The implementation of these regulatory proposals and guidance presents several challenges, such as the role of stakeholders and the need for diverse teams to root out bias in AI algorithms. The responsibility to ask hard questions about bias in algorithms lies with healthcare providers, developers, and policymakers. Bias in algorithms can entrench racial injustice in healthcare, and AI in medicine needs to be carefully deployed to counter this bias.
Furthermore, the entire healthcare sector must address underlying racial inequity for the new class of AI tools to do more good than harm. The implementation of these regulatory proposals and guidance will require collective action from all stakeholders in the healthcare industry to ensure that AI tools are used ethically and equitably, and that they do not perpetuate or entrench systemic biases.
Benefits of AI in Healthcare
Potential advantages of employing artificial intelligence in healthcare include continuous monitoring of patients, identifying potential risks that may be overlooked by clinicians, and predicting potential threats to patients’ health, such as sepsis in children.
AI tools can constantly monitor every patient in a hospital, and alert clinicians to potential risks that staff might otherwise miss. This enables clinicians to intervene early and prevent adverse events. For instance, an algorithm that could predict the threat of sepsis in children would be a gamechanger for physicians. Early detection of sepsis is crucial for successful treatment, and AI tools can help achieve this by monitoring vital signs, blood tests, and other relevant parameters.
AI tools can also help clinicians make more accurate diagnoses. This is particularly important in cases where the symptoms are ambiguous or the underlying condition is rare. Additionally, AI can help personalize treatment plans by considering each patient’s unique characteristics, such as age, gender, weight, and medical history. This can lead to better outcomes and reduced healthcare costs.

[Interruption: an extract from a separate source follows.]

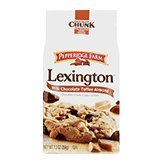 pepperidge-farm-lexington-milk-chocolate-toffee-almond-chocolate-chunk-crispy-cookies-72-oz-pack-of-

Overall, the potential benefits of AI in healthcare are significant, and they can help improve patient outcomes, reduce medical errors, and enhance the efficiency of healthcare delivery.
Challenges and Concerns
Challenges and concerns surrounding the use of artificial intelligence in healthcare are related to the potential for perpetuating systemic racism and racial inequities in the healthcare system. The lack of diversity in teams developing AI algorithms can lead to biased data that reflects racial inequities. The data is then used to train the algorithms, perpetuating the bias. This can lead to differences in care for patients of color, causing further disparities in healthcare.
Addressing systemic racism in healthcare is crucial for the development of AI tools that can improve patient care. Diverse teams can help identify and address potential biases in the data and algorithms.
Additionally, regulatory bodies must ensure that AI developers outline steps taken to mitigate bias and the source of data underpinning the algorithms. It is crucial to test AI algorithms for bias against different groups of patients to ensure they are accurate and inclusive.
Only by addressing the underlying racial inequities in care can AI in healthcare be carefully deployed to counter bias and improve patient outcomes.